Luiz Inacio Lula da Silva zostanie zaprzysiężony w niedzielę w stolicy kraju Brasilii i obejmie urząd po raz trzeci.
Będzie to kulminacja politycznego powrotu, który z pewnością zachwyci zwolenników i rozwścieczy przeciwników w zaciekle spolaryzowanym kraju.
Jednak, jak twierdzą analitycy polityczni, prezydentura Pana Luli raczej nie będzie przypominała jego poprzednich dwóch kadencji, ponieważ w Brazylii doszło do najostrzejszego od ponad trzech dekad wyścigu prezydenckiego i oporu wobec objęcia urzędu przez niektórych jego przeciwników.
Lewicowiec pokonał skrajnie prawicowego prezydenta Jaira Bolsonaro w głosowaniu 30 października mniej niż dwoma punktami procentowymi.

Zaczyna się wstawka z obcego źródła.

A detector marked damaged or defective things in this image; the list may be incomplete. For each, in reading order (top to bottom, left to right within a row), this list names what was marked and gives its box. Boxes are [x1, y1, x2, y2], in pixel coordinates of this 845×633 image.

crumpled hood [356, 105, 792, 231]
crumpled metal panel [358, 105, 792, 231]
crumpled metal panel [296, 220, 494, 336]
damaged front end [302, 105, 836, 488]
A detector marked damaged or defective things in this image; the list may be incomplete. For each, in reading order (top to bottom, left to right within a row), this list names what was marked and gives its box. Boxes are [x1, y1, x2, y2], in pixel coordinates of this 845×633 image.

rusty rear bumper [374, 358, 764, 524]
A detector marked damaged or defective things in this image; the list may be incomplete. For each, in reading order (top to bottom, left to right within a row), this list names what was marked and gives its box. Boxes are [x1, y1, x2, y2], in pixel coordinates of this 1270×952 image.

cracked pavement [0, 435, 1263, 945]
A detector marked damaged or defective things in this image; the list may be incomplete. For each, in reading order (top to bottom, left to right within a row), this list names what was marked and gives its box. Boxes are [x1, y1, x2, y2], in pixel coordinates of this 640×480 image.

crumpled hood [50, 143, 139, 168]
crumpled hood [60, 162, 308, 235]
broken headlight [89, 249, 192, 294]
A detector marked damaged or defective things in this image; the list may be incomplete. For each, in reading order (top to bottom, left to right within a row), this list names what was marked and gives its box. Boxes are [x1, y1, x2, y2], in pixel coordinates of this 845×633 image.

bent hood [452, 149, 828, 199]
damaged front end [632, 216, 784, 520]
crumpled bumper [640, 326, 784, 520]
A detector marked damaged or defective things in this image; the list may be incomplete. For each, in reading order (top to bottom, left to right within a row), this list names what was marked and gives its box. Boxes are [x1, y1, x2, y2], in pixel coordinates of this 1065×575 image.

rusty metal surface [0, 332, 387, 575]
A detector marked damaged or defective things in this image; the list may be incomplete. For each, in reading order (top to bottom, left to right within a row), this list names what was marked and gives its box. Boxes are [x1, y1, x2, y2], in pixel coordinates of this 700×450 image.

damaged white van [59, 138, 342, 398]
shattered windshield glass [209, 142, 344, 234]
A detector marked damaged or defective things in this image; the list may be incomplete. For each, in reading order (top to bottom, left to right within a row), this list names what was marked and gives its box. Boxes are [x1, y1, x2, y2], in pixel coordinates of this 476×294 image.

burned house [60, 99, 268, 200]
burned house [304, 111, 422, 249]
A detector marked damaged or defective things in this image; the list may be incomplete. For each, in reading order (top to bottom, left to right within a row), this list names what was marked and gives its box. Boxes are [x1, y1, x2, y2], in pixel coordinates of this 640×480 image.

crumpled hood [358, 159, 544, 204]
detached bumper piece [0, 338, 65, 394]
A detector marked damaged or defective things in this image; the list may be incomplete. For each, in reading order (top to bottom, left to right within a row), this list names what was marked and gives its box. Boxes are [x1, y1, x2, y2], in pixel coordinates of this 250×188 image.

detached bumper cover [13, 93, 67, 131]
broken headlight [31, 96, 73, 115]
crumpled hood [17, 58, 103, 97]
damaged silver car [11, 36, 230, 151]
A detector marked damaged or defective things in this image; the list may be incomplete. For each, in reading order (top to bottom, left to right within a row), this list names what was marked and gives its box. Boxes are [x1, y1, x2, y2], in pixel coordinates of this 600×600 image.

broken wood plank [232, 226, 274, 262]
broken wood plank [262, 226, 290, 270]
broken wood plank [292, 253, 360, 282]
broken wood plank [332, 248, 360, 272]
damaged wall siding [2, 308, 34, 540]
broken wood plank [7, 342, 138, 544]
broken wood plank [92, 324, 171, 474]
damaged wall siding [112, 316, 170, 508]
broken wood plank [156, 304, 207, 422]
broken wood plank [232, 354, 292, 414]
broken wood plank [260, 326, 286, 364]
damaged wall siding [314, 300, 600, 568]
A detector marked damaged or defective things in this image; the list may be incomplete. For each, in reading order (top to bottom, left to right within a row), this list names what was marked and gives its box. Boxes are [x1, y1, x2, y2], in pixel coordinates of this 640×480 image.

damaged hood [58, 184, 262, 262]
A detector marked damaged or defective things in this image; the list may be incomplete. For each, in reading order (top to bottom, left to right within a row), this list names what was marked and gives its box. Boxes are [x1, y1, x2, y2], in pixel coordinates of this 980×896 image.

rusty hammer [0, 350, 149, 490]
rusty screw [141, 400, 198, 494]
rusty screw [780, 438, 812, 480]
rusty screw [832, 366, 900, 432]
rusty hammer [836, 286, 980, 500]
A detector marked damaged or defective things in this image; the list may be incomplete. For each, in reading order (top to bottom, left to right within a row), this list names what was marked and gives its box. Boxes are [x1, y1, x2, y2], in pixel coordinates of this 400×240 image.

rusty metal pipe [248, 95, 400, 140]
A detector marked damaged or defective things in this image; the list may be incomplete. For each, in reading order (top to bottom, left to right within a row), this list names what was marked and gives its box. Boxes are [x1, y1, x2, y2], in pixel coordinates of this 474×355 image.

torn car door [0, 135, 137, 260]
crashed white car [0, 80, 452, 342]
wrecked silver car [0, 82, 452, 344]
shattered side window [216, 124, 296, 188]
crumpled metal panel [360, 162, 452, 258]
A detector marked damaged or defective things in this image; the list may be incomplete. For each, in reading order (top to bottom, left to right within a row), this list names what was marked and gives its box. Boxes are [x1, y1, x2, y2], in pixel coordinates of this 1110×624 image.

Przez wiele miesięcy pan Bolsonaro siał wątpliwości co do wiarygodności brazylijskiego głosowania elektronicznego, a jego wierni zwolennicy niechętnie akceptowali t
Od tego czasu wielu z nich gromadziło się przed koszarami wojskowymi, kwestionując wyniki i błagając siły zbrojne o niedopuszczenie do objęcia urzędu przez Pana Lulę.
Najbardziej zagorzali zwolennicy Bolsonaro uciekli się do tego, co niektóre władze i przyszli członkowie administracji Pana Luli nazwali aktami „terroryzmu” – coś, czego kraj nie widział od początku lat 80-tych i co spowodowało rosnące obawy o bezpieczeństwo wydarzeń w dniu inauguracji.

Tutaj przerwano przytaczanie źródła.